EXERCISE INPUT —
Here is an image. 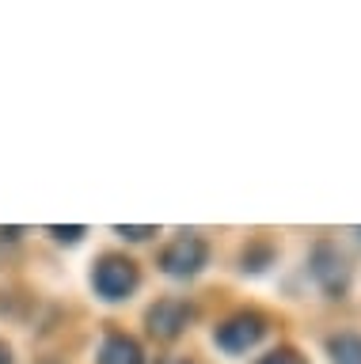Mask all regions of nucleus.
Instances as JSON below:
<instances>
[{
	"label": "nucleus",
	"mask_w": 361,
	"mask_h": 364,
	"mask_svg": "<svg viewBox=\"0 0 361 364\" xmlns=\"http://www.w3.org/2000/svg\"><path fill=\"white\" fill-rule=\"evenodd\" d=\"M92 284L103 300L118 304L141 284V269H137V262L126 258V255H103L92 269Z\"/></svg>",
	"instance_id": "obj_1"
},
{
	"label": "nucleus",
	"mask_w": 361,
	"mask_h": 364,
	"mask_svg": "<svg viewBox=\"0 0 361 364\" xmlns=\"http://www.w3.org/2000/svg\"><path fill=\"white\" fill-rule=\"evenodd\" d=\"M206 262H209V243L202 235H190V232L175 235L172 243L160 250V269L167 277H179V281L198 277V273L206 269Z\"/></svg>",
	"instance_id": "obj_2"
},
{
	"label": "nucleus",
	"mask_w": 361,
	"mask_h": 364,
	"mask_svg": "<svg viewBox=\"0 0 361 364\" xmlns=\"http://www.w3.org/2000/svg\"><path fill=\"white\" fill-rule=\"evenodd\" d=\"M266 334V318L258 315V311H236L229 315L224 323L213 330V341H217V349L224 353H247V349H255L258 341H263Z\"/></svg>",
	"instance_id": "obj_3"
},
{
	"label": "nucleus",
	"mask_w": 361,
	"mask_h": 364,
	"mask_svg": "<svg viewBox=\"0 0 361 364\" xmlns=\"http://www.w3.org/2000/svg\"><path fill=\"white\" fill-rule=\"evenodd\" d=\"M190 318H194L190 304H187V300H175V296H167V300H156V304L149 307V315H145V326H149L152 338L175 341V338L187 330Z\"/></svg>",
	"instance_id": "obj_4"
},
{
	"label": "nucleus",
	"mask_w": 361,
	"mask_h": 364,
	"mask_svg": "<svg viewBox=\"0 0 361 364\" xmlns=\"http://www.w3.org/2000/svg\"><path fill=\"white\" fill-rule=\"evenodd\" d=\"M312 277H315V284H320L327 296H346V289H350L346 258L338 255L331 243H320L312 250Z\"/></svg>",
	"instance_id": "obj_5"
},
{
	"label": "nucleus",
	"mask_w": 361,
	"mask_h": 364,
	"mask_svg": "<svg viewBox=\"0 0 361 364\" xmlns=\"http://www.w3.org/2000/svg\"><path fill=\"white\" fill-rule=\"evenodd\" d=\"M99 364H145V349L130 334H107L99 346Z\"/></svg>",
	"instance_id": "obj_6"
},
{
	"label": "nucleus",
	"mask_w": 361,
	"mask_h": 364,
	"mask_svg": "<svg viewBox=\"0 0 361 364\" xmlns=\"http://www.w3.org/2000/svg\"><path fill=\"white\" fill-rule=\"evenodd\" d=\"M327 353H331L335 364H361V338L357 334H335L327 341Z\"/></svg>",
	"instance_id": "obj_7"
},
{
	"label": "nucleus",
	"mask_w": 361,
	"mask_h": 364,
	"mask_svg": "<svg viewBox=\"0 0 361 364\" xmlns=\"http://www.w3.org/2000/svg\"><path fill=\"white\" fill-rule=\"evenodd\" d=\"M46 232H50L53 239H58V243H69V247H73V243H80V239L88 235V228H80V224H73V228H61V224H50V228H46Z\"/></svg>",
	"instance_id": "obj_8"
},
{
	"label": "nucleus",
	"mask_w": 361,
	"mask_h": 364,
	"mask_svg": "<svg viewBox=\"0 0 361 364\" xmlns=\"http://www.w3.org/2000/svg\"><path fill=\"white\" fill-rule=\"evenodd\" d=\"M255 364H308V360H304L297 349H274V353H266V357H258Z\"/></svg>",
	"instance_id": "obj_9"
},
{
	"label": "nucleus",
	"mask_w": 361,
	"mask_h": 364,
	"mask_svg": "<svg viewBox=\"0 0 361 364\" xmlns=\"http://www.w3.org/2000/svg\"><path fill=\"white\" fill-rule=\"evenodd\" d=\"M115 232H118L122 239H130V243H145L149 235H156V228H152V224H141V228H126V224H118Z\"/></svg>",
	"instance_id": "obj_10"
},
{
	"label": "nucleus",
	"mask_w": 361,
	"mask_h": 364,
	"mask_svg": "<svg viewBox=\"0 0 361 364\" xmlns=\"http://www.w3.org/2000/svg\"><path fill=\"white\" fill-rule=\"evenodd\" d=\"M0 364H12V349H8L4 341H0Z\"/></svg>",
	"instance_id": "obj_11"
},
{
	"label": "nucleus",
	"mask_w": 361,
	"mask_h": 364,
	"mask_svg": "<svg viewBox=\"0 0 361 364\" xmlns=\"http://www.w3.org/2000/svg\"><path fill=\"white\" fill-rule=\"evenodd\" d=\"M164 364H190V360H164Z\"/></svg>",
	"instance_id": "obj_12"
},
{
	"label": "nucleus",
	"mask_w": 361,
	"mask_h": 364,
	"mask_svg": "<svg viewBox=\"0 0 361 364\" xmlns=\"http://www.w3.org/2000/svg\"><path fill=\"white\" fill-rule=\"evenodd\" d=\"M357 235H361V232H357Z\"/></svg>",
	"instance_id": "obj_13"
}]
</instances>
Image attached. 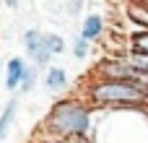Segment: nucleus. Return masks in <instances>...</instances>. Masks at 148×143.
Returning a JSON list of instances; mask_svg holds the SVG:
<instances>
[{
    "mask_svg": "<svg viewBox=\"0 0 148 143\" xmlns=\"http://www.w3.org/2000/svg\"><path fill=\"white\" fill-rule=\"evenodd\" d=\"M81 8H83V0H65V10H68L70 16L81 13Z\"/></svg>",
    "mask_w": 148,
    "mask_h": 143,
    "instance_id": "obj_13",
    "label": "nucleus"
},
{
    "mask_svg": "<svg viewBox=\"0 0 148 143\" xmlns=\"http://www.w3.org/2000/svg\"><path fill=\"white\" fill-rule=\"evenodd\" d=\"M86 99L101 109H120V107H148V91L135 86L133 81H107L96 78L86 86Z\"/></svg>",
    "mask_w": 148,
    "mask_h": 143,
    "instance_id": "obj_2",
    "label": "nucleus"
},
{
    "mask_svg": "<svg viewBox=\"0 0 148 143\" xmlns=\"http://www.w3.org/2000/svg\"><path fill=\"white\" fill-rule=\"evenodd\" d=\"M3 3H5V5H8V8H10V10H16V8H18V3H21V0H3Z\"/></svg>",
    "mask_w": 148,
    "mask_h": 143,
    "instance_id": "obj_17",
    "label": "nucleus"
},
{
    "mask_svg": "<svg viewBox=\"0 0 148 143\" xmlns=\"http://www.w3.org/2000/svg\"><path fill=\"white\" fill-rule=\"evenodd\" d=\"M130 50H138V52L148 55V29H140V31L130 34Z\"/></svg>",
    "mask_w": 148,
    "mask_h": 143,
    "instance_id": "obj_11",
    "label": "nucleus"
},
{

WORK TO DO — How many lines of the records above contain the string "JSON"? Reply with the number alone.

RIGHT ANSWER — 2